The biggest issue both his high school and college coaches have faced with Hughes is finding suitable practice partners. In high school, Hughes would go up against wrestlers with college experience and even an ex-Marine who was invited by his coach. Hofstra’s staff has gone to similar lengths to improve his practice time, having Hofstra members work in pairs against him. Sometimes sophomore Michael Oxley, who wrestles at 197, draws the unenviable task of going up against someone who has 80 pounds on him.
“The hardest thing is giving him the strength that he’ll oppose with other heavyweights since they are bigger than I am, but I try to give as much of my weight as possible for him to carry to help simulate what he’ll see on a match day. I like to stay in his face and keep battling and applying pressure,” Oxley said. “It helps me because when I wrestle a 280-pounder in practice, going up against a 197 guy makes it easier to move around.”
Oxley shared Papadatos’ sentiment that Hughes can compete for the sport’s highest honors, including an All-America bid.
“He never lets up and he never gives opponents time to breathe, and that’s something a lot of heavyweights don’t do,” Oxley said. “The amount of stalling calls he draws is incredible. Every match he draws it because guys keep backing off the mat. He has the potential and work ethic to get to where he wants to be. He just has to go out there and do it now.”
Oxley said Hughes is a leader but doesn’t employ an in-your-face style. But with the season hitting the stretch drive – the EIWA championships are March 5-6 and the national championships, which are being hosted by Hofstra, will be held at Madison Square Garden from March 17-19 – Hughes will look to lead a charge that can propel both himself and his team to glory.

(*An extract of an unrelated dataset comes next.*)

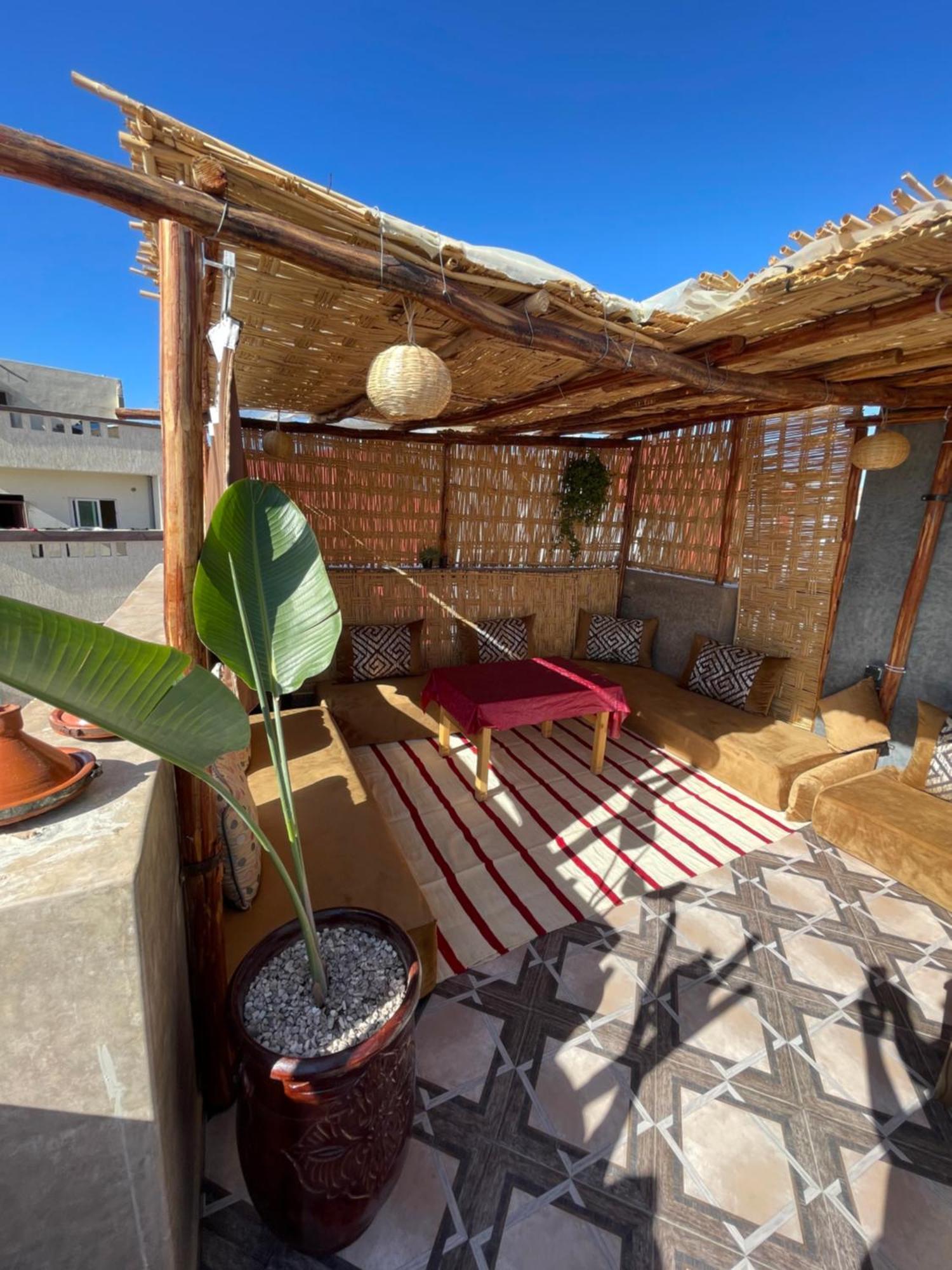 Asnfu Auberge Imsouane Dış mekan fotoğraf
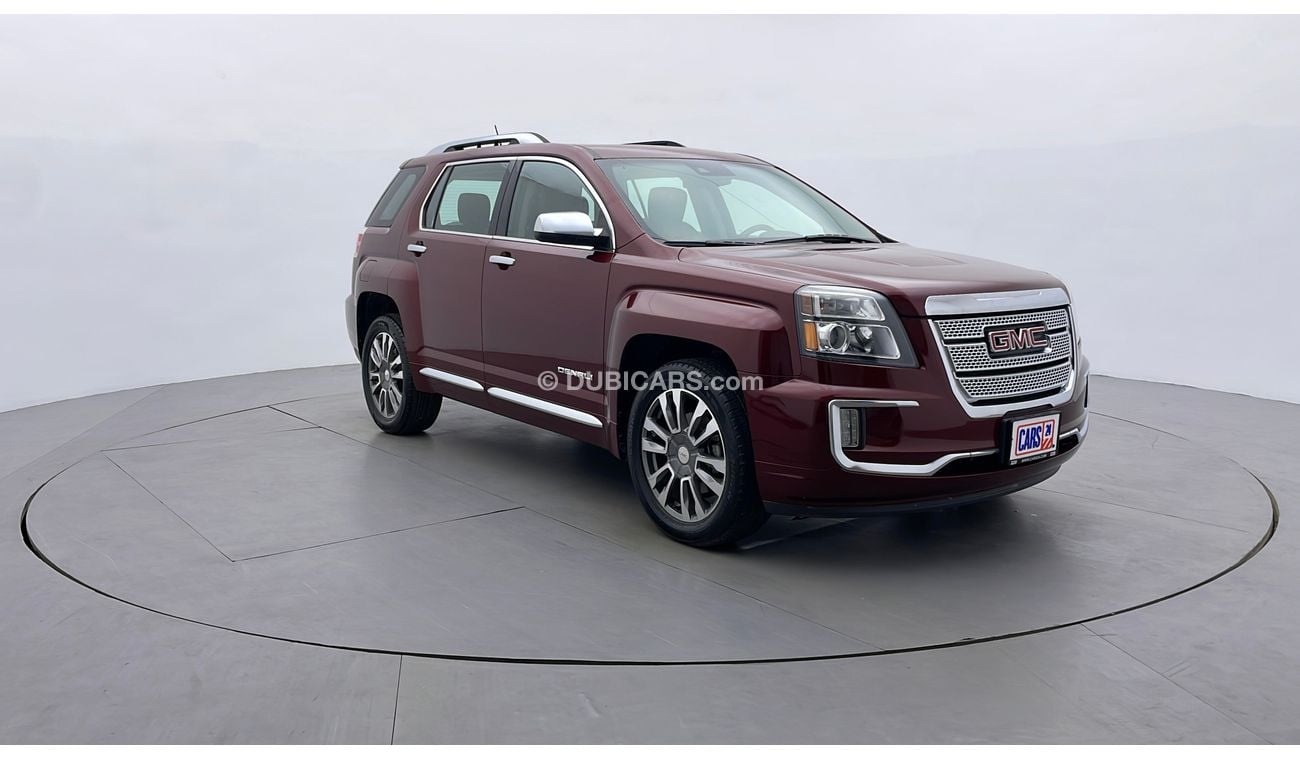 GMC Terrain DENALI 3.6 | Under Warranty | Inspected on 150+ parameters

“He definitely leads by example,” Papadatos said. “He’s respectful; he’s kind – sometimes too kind. But he’s starting to get meaner on the mat. He’s the one person who is invited in every clique. I don’t know one person who has a bad thing to say about him. You would never know he’s more successful this year than he was as a freshman.”
Hofstra will resume EIWA action on Sunday against Drexel with a 4:30 p.m. match at the David S. Mack Sports and Exhibition Complex.